How to source water for livestock from steams and dams

water for livestockAn army marches on its stomach and a farm or lifestyle block needs water for livestock just the same. Management of water resources on the land is an essential part of farming and there are a variety of ways to supply it whether by means of a dam, stream or estuary.

Water for Livestock

Dams are commonplace on farms for watering livestock but a larger dam may need a resource consent before being erected. Information and applications can be obtained from the Regional Council along with guidelines concerning the flow and levels of water. The actual dam itself may also be subject to building regulations because of either depth or cubic metre volume of contents, structures integral to the dam may also be required to have a building permit. All waterways impact on both upstream and downstream land from the dam and this has to be taken into account, not just the impact on your own land, hence the need for legal checks and balances.

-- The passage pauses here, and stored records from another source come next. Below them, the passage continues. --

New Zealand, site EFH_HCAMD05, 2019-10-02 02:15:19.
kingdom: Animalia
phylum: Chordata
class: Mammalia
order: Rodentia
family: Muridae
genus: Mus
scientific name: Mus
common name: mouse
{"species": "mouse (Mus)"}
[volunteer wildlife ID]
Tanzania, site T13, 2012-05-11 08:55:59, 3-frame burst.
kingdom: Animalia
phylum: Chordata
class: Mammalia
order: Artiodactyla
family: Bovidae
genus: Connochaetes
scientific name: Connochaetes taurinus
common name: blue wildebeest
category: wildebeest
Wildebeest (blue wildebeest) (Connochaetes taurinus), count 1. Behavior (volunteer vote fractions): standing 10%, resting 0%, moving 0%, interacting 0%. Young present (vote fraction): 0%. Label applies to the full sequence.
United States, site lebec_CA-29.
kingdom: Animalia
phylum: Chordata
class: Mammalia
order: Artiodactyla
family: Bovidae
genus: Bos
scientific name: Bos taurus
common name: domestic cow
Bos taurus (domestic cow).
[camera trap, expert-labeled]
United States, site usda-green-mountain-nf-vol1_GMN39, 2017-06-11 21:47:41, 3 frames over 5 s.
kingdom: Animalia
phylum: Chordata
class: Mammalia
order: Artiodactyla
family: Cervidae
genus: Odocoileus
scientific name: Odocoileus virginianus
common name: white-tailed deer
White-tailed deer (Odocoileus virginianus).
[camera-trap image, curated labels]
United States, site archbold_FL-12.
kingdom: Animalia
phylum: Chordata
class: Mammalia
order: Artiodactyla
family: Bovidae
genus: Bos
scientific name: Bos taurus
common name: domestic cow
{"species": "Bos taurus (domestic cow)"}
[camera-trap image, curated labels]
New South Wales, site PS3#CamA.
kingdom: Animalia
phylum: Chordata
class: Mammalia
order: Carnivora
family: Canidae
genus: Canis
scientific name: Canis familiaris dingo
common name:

A stream which has been dammed may cause flooding but may also encourage the growth of weeds and bacteria which can impact on the quality of the water downstream. Some farms may use bore water for their livestock, to construct or alter a bore may need a consent. If taking water directly from a stream, river or lake a land use consent may be necessary. Bridges and culverts which need to be installed, along with vegetation clearance and earthworks may likewise necessitate a land-use consent. Ignorance of the rules is no excuse, the information and advice is available to be used.

NIWA is another institution which can not only supply information regarding water resources but can help with monitoring tools to check the quality of your water. Data on rainfall figures, climate trends, river and stream history are also available through them to help you assess the reliability of your water courses to provide an ongoing water supply for your livestock.